The way to get the most out of this book is to approach it with the understanding that it’s possible to learn to be happy without changing anything in your life – except your relationship to your own thinking. The American philosopher Emerson once said, ‘The ancestor to every action is a thought.’ Everything in your life is a function of the way you relate to your thinking. As you think, so shall you be.
Commitment is a powerful tool for change. It takes pressure off you by removing the uncertainty that often accompanies a lack of commitment. Marriage, for example, is a commitment.

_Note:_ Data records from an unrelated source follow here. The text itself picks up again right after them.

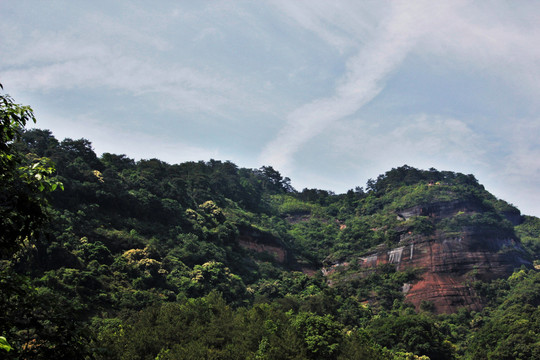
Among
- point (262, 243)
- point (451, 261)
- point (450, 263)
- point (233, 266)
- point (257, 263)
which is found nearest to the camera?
point (233, 266)

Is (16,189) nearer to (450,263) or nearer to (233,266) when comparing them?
(233,266)

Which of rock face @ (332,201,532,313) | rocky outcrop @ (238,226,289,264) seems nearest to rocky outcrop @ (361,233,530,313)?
rock face @ (332,201,532,313)

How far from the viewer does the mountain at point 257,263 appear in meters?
28.5

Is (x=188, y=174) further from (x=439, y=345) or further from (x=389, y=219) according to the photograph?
(x=439, y=345)

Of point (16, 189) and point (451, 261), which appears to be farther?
point (451, 261)

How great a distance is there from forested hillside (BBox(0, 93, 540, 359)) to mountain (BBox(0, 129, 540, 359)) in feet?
0.48

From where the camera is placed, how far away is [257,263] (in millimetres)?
60969

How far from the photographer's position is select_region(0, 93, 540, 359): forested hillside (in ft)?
20.0

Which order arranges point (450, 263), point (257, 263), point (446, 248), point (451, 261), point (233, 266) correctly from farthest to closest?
point (446, 248) < point (451, 261) < point (450, 263) < point (257, 263) < point (233, 266)

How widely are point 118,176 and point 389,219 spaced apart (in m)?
47.6

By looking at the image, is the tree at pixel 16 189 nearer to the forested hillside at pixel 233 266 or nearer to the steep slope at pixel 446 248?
the forested hillside at pixel 233 266

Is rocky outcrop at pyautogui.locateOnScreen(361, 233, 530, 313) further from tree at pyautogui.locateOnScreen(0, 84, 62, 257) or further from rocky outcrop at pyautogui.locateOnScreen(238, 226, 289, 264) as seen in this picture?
tree at pyautogui.locateOnScreen(0, 84, 62, 257)

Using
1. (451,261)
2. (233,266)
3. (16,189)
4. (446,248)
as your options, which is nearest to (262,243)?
(233,266)

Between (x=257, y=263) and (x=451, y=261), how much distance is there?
27.7 meters
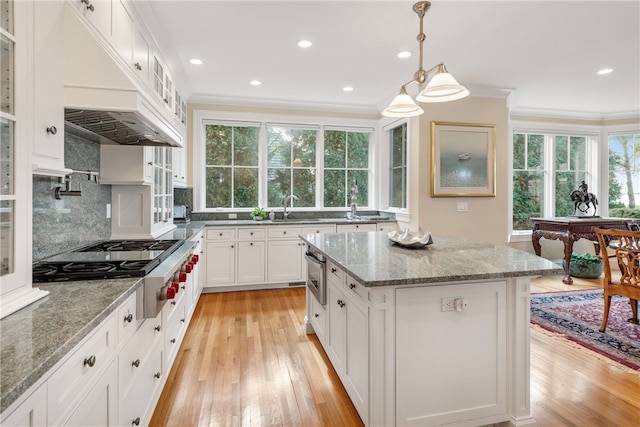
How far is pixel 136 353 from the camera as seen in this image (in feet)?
5.03

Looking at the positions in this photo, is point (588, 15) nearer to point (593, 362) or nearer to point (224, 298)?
point (593, 362)

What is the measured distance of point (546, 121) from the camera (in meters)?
Result: 5.52

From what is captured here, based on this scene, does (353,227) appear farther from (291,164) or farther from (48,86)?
(48,86)

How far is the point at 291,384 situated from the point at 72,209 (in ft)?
6.05

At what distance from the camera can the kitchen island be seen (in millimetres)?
1557

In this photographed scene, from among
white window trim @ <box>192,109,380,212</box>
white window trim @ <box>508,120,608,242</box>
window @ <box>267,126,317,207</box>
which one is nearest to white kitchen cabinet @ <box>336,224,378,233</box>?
white window trim @ <box>192,109,380,212</box>

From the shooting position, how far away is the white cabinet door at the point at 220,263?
4.20m

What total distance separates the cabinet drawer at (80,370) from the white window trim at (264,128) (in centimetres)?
364

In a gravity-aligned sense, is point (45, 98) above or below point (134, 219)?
above

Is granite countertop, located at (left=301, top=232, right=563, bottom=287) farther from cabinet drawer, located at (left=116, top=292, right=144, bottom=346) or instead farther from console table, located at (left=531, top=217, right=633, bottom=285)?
console table, located at (left=531, top=217, right=633, bottom=285)

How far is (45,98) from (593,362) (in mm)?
3702

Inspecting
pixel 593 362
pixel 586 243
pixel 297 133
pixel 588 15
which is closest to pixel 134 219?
pixel 297 133

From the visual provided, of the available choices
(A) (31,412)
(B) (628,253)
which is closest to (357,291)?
(A) (31,412)

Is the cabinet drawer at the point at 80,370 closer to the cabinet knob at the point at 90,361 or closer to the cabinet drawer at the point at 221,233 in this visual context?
the cabinet knob at the point at 90,361
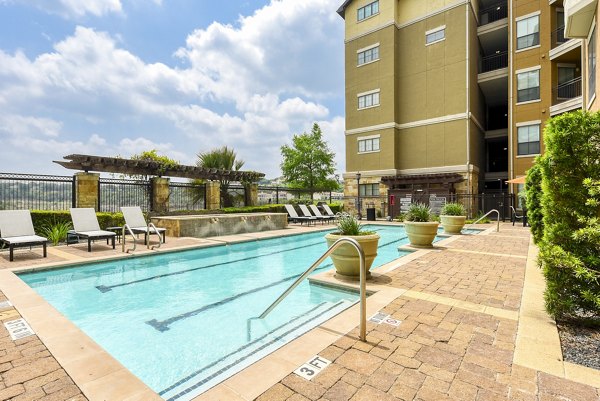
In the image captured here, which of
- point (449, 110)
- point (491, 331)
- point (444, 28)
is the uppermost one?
point (444, 28)

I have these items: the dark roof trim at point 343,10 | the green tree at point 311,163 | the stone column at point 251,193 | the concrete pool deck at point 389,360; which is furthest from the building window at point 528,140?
the concrete pool deck at point 389,360

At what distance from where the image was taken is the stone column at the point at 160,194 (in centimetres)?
1450

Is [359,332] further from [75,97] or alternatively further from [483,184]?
[483,184]

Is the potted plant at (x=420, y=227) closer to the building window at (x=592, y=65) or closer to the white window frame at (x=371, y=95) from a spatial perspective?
the building window at (x=592, y=65)

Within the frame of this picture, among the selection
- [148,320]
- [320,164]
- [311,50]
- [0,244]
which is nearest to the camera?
[148,320]

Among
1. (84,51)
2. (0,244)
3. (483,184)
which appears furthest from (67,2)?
(483,184)

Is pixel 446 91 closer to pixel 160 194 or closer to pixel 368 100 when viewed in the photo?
pixel 368 100

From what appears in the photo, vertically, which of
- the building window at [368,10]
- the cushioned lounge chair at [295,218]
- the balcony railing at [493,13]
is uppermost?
the building window at [368,10]

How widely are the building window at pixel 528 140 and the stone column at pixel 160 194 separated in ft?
71.9

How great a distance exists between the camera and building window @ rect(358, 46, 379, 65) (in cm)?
2453

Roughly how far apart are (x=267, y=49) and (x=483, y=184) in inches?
783

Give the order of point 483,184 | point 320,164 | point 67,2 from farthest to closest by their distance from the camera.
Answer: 1. point 320,164
2. point 483,184
3. point 67,2

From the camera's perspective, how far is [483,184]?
980 inches

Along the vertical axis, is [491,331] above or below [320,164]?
below
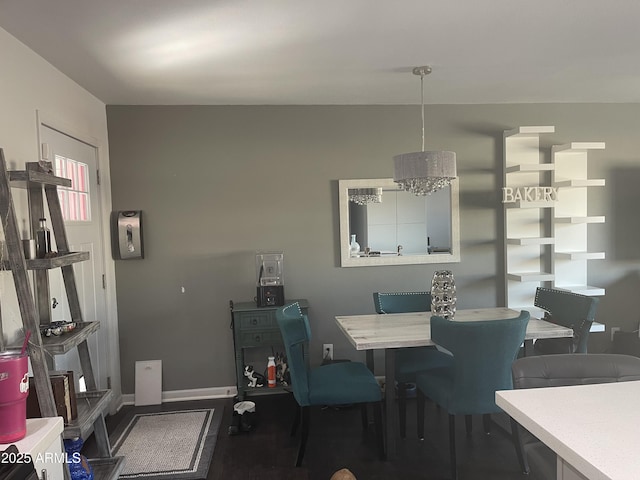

When a couple gets married there is a reasonable belief that, regardless of what might happen, the commitment will carry the couple through. Prior to marriage, people often feel insecure about losing their partner. The commitment relieves their anxiety and gives them the freedom to ‘let go’ of their concerns; it fosters hope.
Without commitment, success in any venture is difficult. Whether you are dieting, studying for an exam, learning to play tennis, starting a project or deciding to be happy, commitment is an important step.
When you make a commitment to happiness you are in effect saying: ‘There is so much in life that I can’t control – the world, other people and their choices and reactions, accidents, imperfections, suffering, hardships. Yet this is my life and regardless of what happens, I’m going to be happy.’
Whenever you attach conditions to your happiness you won’t experience it. The same mental process that attaches your happiness to a specific outcome will only repeat that pattern once that outcome is obtained. A person who believes that ‘having children’ will make her happy will then create new conditions to be met once the children arrive. She may then believe that she will be happy when the infant stage is over, or the terrible two’s, or when she has enough money to meet her growing family’s needs. Your commitment to happiness itself allows you to let go of all your preconditions. Instead of having conditions, you say to yourself: ‘No matter how difficult it seems, I’m going to practise the mental processes that will lead me to happiness.’
Being happy isn’t always easy. In fact, it can be one of the great challenges in life. True maturity means taking responsibility for our own happiness – right now. It means choosing to concentrate on what we have instead of what we lack.
Commitment is the first step in allowing you to regain the positive feelings that you are looking for. Most of us believe that by solving our problems, or improving our relationships, we will find contentment, but this means that our happiness must be postponed until some future date when those conditions are met. Commitment is a step towards bringing that future to the present.
Happiness is the result of a decision to be happy. You may believe that you will one day arrive at a place called happiness, that one day everything will fall into place and you will be able to say: ‘Great, here I am. I’ve made it to happiness land.’ Obviously, this isn’t going to happen. Regardless of how good your life gets and how many of your dreams come true, you will still have to make the decision to be happy. You will still have to make the commitment. There is no way to happiness. Happiness is the way!
The information in this book will act as a navigational tool that will guide you towards happiness. Remember that your goal is to be happy. Make the commitment and use the tools in this book to take you there. So let’s get started!